Sarah Krause, the group’s executive director, said she consulted closely with Canadian non-governmental organizations, including the Mennonite Central Committee, to understand how to make the system work.

“We believe that private sponsorship has the potential to significantly expand our capacity to welcome refugees in the United States and also to really connect Americans with arriving refugees and see the many skills and talents that they can bring,” she said.

The Community Sponsorship Hub and other organizations have already had some experience doing this on a more ad hoc basis, because of the waves of Afghan, Ukrainian and Venezuelan refugees that have arrived in the US over the past two years, she said.
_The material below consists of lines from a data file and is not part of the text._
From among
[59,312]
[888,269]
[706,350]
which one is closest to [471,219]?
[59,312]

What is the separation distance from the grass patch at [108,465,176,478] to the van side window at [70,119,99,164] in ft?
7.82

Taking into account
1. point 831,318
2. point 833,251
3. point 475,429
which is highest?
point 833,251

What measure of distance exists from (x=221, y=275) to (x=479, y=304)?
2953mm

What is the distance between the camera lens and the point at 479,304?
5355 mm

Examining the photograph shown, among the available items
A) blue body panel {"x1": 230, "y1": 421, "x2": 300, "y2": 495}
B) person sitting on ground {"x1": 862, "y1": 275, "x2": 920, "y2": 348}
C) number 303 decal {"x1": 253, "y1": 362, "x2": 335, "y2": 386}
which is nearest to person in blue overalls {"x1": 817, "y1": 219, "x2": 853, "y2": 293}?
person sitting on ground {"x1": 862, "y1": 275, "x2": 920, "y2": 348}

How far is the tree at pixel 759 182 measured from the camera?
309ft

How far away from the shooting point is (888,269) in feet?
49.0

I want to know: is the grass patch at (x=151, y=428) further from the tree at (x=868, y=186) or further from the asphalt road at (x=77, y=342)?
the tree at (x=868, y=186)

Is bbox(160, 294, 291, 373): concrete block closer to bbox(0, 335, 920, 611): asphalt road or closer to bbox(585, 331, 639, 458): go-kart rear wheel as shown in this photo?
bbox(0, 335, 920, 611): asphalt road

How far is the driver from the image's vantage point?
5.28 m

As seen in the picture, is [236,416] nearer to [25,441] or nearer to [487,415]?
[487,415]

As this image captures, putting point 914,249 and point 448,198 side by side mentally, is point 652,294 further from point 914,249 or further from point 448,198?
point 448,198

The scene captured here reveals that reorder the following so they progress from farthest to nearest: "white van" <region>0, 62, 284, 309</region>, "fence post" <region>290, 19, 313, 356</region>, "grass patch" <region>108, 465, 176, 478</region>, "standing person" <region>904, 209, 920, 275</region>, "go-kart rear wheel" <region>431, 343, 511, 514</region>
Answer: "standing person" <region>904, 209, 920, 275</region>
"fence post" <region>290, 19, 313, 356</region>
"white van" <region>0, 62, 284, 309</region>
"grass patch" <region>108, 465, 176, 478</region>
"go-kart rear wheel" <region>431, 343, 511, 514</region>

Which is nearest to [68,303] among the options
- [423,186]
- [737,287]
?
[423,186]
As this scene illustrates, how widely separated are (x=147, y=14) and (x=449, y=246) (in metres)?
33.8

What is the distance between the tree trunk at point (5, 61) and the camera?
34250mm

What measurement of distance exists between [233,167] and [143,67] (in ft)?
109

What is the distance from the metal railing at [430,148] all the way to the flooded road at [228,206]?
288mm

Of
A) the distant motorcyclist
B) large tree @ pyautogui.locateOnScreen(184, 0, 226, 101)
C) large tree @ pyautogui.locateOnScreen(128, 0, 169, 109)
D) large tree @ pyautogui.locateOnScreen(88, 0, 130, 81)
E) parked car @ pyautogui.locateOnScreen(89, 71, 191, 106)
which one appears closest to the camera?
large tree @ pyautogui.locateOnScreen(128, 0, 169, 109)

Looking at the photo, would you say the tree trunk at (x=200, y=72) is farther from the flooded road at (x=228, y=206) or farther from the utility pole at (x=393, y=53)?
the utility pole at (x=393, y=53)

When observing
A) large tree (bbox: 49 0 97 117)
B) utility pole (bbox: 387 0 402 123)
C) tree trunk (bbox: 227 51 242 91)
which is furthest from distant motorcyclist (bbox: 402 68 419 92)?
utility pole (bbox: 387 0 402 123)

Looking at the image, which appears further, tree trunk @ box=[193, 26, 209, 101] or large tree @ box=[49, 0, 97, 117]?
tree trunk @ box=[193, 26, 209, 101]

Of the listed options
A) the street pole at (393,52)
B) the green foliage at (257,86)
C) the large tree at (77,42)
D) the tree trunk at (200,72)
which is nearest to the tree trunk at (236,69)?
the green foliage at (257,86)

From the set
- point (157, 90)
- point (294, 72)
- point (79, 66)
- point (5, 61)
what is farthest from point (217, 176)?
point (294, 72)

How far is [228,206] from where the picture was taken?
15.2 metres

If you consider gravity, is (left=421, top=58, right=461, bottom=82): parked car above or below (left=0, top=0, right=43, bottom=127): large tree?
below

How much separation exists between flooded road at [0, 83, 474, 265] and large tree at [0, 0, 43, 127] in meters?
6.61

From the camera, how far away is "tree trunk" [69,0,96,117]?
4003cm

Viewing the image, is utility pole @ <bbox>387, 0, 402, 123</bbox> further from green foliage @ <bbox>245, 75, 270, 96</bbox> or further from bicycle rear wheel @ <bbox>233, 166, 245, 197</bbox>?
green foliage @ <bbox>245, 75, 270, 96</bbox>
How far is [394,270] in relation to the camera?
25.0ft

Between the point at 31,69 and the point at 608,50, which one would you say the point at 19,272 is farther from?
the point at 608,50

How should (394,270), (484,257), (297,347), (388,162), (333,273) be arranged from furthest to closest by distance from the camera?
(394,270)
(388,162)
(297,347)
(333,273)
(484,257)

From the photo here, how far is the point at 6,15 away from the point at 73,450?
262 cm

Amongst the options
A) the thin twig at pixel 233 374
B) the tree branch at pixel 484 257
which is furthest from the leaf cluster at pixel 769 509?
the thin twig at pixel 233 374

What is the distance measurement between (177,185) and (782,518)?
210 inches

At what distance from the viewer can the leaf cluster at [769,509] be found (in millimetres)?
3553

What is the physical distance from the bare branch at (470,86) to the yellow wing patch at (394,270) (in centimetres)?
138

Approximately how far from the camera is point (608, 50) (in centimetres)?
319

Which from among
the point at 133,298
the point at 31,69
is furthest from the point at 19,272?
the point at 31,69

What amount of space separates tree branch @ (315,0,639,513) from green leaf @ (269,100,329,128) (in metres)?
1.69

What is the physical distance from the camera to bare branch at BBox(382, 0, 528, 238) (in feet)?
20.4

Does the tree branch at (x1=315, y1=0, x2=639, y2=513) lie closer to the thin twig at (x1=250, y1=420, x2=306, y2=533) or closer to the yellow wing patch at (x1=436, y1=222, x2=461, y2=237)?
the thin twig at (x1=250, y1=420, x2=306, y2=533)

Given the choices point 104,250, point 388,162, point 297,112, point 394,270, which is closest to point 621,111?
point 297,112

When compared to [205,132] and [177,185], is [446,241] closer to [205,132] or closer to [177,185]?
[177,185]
The new program will expand and formalize that work.

Pairity, for its part, has previously deployed its algorithm as part of a smaller-scale project in the Netherlands, Samen Hier, which connected refugees seeking to expand their social networks with lifelong residents of the country. It is also involved in a German program called Re:Match that will use its technology to find the best cities and towns to settle new refugees in.

Ironically, if Pairity’s plans work as advertised, it could ultimately allow the US to show Canada how to innovate its own program. Much of the work that Pairity’s algorithm is designed to do is still carried out by hand by Canadian civil servants.

Lloyd Axworthy, chair of the World Refugee and Migration Council and a former foreign minister, said Canada’s system has become overly bureaucratic in other ways: The federal government imposes too much red tape, in the form of excessive paperwork and onerous financial auditing, on people who want to become sponsors, he said.

His advice to the US is to ensure it is relatively easy for regular people to sign up as sponsors. “They have to help provide a proper process of administration, but not so much that it begins to suffocate the volunteer spirit,” he said.

mr. Axworthy, who served as immigration minister during the program’s early years in the 1980s, said it immediately proved itself worthwhile as Canada worked to resettle a wave of Vietnamese and Laotian refugees despite a small government budget to do it. Private sponsorship helped Canada take in 60,000 refugees around that time, a number that would likely have been far smaller without such a system.

He also credited the program with thwarting xenophobia, helping explain why Canada has been less susceptible to the anti-immigration policies that have played out in other wealthy countries in recent years.

“I’m glad that the US is doing this. I think it will help change the American attitude towards refugees, which is really poisonous right now,” Mr. Axworthy said. “People will see for themselves that these are just folks escaping terrible circumstances who want to make a good home for themselves and their families.”